Green tea, according to Chinese medicine is a cooling food in itself, and the short-grain rice is seen as neutral in temperature. If you enjoy this dish hot or at least at room temperature, you will still experience a balancing effect on your body, whereas chilled foods might make you feel hot and sweaty just some time after they have supposedly cooled you down.
That said, it’s certainly true that our bodies are different and each can tolerate different foods and temperatures, so you best try yourself and see what feels good for you. (As for myself, I save my share of chilled foods for a scoop of ice-cream here and there … )
Toppings for O-chazuke are typically Japanese and can be varied and combined to one’s liking. Here’s my list of vegetarian favorites:
- Nori, Dulse or other seaweed
- Tsukemono (Japanese pickled vegetables, e.g. Takuan)
- Crumbled rice crackers
- Mitsuba (Japanese parsley)
- Fresh sprouts
- Toasted sesame seeds
- Spring onions
For this recipe I’m using two parts short-grain brown rice and one part white rice, for texture. This is my compromise for most dishes that call for white rice, especially when having guests over who are not used to the full and sometimes a little sturdy taste of whole grains.When transitioning from a “white” grain diet, slowly increasing the amount of whole grains in your dishes is a good idea to help you get used to the fuller taste of these foods and your belly get acquainted with the density of nutrients and fiber, which can be a bit overwhelming when shifting too fast.
O-Chazuke, to me, is the perfect summer recipe. Enjoy as a light snack on a sweltering August afternoon, while you lie stretched out in your underwear on the only unpadded piece of furniture you own and watch old Japanese movies (see my recommendation below). While preparing, imagine the rice as a mountain-top that is covered in snow, despite the heat further down. The tea turns into a refreshing pond of soft and calming green. Sprinkle with salty bits of Ume, sesame and seaweed – they replenish the minerals you have lost with your sweat. Lastly, top with bright green sprouts that resemble a forest of young, tiny trees. And then, do nothing much more than listen to the cooling sound of the wind chime when a slight breeze moves it.
This version is a minimalist one. The toppings are basic and leave the center stage to rice and tea, so make sure you use ingredients of good quality.
RECIPE: Green Tea over Rice
Ingredients (1 serving)
- 2 parts whole short grain rice, cooked – about 2 tablespoons
- 1 part white short grain rice (aka Sushi rice), cooked – about 1 tablespoon
- 1 cup freshly brewed green tea (I used matcha rolled whole grain Genmaicha)
- dash of Shoyu soy sauce
- pinch of salt
- 1 tsp toasted sesame seed
- 1 Umeboshi
- 1 tsp Dulse seaweed
- fresh broccoli sprouts
This recipe is as straight-forward as can be: Toast the Dulse seaweed in a dry pan for a few seconds, to make it crispy. Spoon the hot rice into a bowl (make sure it’s one you love). Brew the tea for about 60 seconds and strain, add a dash of soy sauce and a little salt. Top the rice with sesame seed, Ume plum and Dulse. Pour the tea into the bowl and garnish with sprouts.

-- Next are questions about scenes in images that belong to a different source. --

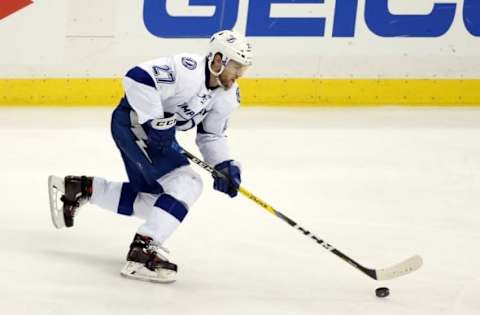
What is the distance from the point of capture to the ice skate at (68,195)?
400cm

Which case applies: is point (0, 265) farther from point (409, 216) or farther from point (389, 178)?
point (389, 178)

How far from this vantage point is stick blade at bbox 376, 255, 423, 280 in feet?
12.0

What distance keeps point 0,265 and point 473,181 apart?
99.9 inches

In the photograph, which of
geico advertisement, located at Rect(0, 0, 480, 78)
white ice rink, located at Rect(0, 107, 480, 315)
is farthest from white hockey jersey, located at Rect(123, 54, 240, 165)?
geico advertisement, located at Rect(0, 0, 480, 78)

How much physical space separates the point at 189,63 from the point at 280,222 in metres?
1.11

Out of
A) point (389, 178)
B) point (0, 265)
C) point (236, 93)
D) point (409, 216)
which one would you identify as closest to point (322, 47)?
point (389, 178)

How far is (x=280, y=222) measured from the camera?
14.9ft

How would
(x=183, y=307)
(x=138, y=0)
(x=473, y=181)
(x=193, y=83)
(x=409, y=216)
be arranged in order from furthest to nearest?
(x=138, y=0), (x=473, y=181), (x=409, y=216), (x=193, y=83), (x=183, y=307)

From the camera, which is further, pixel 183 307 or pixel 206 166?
pixel 206 166

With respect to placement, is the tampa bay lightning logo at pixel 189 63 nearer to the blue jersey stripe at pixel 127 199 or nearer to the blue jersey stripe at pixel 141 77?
the blue jersey stripe at pixel 141 77

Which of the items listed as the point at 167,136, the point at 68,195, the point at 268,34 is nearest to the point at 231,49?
the point at 167,136

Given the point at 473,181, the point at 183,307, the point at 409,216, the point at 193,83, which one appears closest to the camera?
the point at 183,307

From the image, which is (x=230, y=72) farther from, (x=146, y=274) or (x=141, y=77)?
(x=146, y=274)

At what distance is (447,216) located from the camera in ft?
15.4
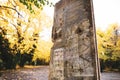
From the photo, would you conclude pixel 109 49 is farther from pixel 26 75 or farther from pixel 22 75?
pixel 22 75

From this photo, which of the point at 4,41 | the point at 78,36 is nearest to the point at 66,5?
the point at 78,36

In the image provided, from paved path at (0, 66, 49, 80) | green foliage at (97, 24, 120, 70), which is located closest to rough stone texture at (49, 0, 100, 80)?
paved path at (0, 66, 49, 80)

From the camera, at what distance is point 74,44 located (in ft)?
14.1

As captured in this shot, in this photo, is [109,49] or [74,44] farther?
[109,49]

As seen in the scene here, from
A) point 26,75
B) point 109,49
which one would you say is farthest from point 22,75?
point 109,49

For the chilled version brew the tea, strain and let cool to room temperature, or chill in the fridge. Use rice at room temperature and follow the procedure above.

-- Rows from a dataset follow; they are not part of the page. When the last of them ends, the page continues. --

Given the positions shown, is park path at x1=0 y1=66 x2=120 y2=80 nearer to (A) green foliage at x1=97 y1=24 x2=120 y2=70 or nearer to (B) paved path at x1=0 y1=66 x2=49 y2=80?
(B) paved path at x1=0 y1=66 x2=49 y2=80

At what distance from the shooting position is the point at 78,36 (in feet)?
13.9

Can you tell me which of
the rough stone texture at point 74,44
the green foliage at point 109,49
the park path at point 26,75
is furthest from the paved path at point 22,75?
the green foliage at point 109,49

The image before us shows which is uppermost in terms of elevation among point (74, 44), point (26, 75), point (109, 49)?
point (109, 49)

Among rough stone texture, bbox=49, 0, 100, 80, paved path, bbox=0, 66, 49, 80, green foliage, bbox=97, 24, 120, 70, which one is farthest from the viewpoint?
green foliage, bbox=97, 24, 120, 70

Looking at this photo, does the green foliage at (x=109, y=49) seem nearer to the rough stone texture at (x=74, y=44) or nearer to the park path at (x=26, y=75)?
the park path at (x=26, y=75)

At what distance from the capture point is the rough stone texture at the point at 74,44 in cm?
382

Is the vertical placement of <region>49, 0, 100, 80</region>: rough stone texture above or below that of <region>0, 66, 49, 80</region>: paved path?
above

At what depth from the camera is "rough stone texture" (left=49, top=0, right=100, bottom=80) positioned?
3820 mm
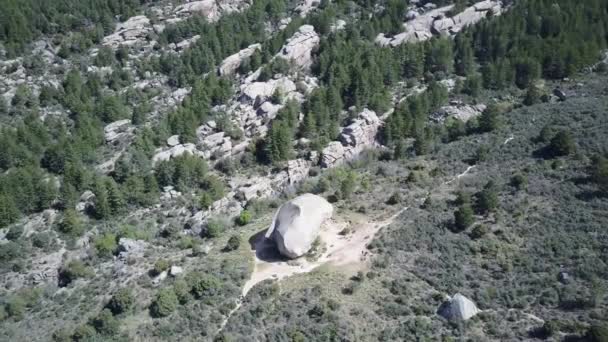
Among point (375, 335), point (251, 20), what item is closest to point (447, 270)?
point (375, 335)

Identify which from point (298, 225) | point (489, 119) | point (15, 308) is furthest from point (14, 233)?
point (489, 119)

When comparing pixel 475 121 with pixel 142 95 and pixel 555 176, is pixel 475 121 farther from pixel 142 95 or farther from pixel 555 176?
pixel 142 95

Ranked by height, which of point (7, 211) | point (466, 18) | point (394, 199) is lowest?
point (394, 199)

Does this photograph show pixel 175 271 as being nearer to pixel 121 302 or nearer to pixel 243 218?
pixel 121 302

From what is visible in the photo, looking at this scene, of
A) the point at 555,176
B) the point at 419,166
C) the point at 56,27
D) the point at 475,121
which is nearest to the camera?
the point at 555,176

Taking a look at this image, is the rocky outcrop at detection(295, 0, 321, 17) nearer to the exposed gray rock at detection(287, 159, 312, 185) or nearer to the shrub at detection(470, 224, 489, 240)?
the exposed gray rock at detection(287, 159, 312, 185)

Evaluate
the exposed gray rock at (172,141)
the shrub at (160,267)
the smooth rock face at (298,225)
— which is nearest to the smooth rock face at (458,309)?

Although this dish is supposedly a popular night snack, individuals sensitive to caffeine should make sure they rather consume it during the day.

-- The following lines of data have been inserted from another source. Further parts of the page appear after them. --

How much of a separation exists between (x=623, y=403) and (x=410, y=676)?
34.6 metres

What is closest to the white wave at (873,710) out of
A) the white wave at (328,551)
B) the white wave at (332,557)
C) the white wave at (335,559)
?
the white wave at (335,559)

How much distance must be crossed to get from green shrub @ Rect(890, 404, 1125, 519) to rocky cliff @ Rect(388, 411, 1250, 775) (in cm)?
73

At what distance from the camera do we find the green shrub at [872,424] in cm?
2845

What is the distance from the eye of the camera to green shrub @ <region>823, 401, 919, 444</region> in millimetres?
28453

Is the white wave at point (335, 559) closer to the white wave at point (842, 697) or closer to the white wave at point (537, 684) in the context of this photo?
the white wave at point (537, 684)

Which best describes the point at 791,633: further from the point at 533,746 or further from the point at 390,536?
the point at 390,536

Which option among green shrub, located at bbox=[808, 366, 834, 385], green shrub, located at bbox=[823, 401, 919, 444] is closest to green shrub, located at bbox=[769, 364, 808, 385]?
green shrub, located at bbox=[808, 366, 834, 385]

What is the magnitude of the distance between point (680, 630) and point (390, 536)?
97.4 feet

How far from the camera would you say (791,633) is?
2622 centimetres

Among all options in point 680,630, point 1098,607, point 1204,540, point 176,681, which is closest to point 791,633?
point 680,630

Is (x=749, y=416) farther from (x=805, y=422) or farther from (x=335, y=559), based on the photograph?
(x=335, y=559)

As some of you might have guessed, O-chazuke is also the namesake of this blog! I first came across this recipe when watching the 1952 movie “The Flavor of Green Tea over Rice” by Yasujiro Ozu. Although the film wasn’t a success and is rated as rather shallow and funny (as opposed to his more “meaningful” works, which he is famous for) I still enjoyed the fabulous actors, as well as Ozu’s calm and slow-paced directing style and his love for quiet and thoughtful images, that allow the audience to breathe and process in between the plot.
Here’s my favorite excerpt from the movie (SPOILER ALERT: If you haven’t seen it, don’t watch this!)
Thanks, Mr. Ozu for another gem in your work and a delicious recipe!